INFORMATION PROVIDED »
════════════════════

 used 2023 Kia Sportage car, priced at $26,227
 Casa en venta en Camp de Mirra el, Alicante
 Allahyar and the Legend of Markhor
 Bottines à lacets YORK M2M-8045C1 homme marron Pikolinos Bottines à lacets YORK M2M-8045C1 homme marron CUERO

════════════════════

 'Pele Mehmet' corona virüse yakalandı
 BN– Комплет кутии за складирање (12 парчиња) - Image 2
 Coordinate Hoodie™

════════════════════

WHAT THE TASK ASKS » Reproduce exactly the stretch of the material above that starts at the line with "used 2023 Kia" and ends at the line with "Bottines à lacets YORK M2M-8045C1 homme marron Pikolinos", both included, and nothing else.

REPLY »
 used 2023 Kia Sportage car, priced at $26,227
 Casa en venta en Camp de Mirra el, Alicante
 Allahyar and the Legend of Markhor
 Bottines à lacets YORK M2M-8045C1 homme marron Pikolinos Bottines à lacets YORK M2M-8045C1 homme marron CUERO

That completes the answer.